Problem details: Format the lines of the records, from the line containing "What is the measurement" through the final line, as a JSON list of strings, one string per line and no entries for blank lines.

Excerpted records:

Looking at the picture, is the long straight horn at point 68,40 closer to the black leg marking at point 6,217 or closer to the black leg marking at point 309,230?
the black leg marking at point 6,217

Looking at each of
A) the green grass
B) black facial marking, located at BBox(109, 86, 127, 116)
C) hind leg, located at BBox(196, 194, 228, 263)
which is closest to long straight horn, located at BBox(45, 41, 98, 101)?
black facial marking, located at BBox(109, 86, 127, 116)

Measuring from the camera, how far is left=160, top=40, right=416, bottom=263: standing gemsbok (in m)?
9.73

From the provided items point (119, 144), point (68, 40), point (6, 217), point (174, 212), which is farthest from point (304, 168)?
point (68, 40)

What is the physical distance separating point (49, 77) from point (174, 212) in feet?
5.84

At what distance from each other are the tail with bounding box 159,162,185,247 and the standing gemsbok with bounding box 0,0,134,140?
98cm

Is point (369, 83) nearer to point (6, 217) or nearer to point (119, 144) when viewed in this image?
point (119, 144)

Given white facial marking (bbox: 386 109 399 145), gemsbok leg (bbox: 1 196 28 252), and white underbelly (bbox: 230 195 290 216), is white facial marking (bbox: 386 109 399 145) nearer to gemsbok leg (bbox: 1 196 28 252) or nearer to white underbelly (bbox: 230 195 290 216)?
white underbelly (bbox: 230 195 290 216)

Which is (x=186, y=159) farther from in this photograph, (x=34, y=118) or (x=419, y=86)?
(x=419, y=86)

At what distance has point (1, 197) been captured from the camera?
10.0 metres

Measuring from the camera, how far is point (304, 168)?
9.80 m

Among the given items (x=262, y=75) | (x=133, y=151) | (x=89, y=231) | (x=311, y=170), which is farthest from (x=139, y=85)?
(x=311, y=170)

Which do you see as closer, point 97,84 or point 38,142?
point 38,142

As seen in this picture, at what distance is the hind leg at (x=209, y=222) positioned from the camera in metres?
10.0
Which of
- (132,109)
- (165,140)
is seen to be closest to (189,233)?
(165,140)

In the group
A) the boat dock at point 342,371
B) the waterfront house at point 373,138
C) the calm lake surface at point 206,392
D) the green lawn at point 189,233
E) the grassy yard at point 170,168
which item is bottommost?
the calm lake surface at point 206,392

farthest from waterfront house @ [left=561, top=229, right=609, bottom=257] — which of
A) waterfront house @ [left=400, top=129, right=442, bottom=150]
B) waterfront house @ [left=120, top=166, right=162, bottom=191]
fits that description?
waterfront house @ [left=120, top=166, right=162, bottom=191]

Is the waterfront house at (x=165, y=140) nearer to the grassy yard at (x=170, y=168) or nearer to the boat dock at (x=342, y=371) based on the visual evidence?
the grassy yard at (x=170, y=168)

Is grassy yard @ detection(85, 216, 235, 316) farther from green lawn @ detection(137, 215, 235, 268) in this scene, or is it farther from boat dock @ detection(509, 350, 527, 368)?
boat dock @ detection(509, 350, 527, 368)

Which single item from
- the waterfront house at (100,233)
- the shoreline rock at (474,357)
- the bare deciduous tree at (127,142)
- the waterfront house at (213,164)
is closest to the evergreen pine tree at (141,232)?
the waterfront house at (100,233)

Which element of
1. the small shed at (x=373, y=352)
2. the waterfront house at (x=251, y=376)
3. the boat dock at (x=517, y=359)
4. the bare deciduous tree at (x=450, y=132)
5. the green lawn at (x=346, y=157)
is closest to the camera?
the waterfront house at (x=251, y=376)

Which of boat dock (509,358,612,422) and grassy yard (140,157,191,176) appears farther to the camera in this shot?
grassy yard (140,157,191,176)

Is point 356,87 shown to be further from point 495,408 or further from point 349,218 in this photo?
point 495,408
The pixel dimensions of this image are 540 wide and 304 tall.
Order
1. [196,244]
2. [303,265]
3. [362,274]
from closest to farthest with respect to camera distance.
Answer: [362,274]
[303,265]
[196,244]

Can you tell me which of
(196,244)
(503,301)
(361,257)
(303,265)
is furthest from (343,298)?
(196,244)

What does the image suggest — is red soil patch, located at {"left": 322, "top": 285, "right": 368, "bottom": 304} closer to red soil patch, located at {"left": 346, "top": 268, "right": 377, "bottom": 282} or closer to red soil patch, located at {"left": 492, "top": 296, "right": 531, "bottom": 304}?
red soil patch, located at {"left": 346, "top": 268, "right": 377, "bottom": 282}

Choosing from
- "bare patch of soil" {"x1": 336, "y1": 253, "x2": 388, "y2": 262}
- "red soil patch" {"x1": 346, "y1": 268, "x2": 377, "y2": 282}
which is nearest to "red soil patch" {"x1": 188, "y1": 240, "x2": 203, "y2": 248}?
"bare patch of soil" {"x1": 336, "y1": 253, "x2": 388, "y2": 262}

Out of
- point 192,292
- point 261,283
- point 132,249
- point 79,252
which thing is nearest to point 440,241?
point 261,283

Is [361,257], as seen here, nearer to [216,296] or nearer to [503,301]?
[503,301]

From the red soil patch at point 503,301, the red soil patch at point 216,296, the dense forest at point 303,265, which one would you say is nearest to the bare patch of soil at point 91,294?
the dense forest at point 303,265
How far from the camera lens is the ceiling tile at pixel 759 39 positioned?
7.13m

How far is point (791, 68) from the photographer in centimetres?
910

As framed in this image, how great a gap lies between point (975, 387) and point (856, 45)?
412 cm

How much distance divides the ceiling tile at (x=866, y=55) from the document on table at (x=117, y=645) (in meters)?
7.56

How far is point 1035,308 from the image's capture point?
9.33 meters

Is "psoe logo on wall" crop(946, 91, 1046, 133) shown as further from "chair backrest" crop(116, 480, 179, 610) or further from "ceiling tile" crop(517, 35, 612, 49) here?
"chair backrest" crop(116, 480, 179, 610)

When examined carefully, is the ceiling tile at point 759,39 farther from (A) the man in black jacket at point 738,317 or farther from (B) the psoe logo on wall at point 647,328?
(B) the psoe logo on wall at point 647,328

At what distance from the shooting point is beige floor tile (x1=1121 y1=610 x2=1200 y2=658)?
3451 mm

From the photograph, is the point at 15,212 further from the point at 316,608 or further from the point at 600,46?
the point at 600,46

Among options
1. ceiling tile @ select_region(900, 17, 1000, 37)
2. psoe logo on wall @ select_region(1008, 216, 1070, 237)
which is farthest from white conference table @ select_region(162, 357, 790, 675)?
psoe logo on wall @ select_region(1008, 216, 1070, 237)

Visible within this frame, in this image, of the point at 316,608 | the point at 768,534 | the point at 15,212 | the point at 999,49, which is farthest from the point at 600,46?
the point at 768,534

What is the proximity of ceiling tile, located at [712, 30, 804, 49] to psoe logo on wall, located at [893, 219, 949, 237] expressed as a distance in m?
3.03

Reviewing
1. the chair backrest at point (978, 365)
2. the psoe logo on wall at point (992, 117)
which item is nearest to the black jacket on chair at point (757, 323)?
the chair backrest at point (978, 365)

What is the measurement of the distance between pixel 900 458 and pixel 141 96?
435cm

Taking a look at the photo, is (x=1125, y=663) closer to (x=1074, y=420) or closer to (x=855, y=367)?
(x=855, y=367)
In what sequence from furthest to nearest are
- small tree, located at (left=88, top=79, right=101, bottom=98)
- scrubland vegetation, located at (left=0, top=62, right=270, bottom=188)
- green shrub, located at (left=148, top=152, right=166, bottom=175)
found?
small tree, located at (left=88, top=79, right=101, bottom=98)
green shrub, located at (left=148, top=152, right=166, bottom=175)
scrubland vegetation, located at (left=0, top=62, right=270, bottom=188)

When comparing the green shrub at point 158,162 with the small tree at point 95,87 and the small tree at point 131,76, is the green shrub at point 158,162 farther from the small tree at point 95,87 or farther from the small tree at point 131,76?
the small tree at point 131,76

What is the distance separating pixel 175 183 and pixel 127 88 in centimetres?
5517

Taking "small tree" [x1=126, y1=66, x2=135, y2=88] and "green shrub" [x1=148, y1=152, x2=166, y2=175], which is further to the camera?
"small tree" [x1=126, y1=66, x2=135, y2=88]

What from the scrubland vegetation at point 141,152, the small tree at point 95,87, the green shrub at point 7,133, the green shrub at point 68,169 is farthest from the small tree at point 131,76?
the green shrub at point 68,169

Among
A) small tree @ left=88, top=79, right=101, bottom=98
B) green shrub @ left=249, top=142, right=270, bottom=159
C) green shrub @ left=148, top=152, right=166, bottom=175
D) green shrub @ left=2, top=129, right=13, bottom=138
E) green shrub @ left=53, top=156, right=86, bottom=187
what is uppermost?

Answer to the problem:
[
  "What is the measurement of the distance between pixel 900 458 and pixel 141 96?",
  "435cm",
  "Taking a look at the photo, is (x=1125, y=663) closer to (x=1074, y=420) or closer to (x=855, y=367)?",
  "(x=855, y=367)",
  "In what sequence from furthest to nearest are",
  "- small tree, located at (left=88, top=79, right=101, bottom=98)",
  "- scrubland vegetation, located at (left=0, top=62, right=270, bottom=188)",
  "- green shrub, located at (left=148, top=152, right=166, bottom=175)",
  "found?",
  "small tree, located at (left=88, top=79, right=101, bottom=98)",
  "green shrub, located at (left=148, top=152, right=166, bottom=175)",
  "scrubland vegetation, located at (left=0, top=62, right=270, bottom=188)",
  "When comparing the green shrub at point 158,162 with the small tree at point 95,87 and the small tree at point 131,76, is the green shrub at point 158,162 farther from the small tree at point 95,87 or farther from the small tree at point 131,76?",
  "the small tree at point 131,76",
  "What is the distance separating pixel 175 183 and pixel 127 88 in centimetres?",
  "5517",
  "Taking \"small tree\" [x1=126, y1=66, x2=135, y2=88] and \"green shrub\" [x1=148, y1=152, x2=166, y2=175], which is further to the camera?",
  "\"small tree\" [x1=126, y1=66, x2=135, y2=88]",
  "What from the scrubland vegetation at point 141,152, the small tree at point 95,87, the green shrub at point 7,133, the green shrub at point 68,169 is farthest from the small tree at point 131,76?",
  "the green shrub at point 68,169",
  "Among",
  "A) small tree @ left=88, top=79, right=101, bottom=98",
  "B) green shrub @ left=249, top=142, right=270, bottom=159",
  "C) green shrub @ left=148, top=152, right=166, bottom=175",
  "D) green shrub @ left=2, top=129, right=13, bottom=138",
  "E) green shrub @ left=53, top=156, right=86, bottom=187",
  "what is uppermost?"
]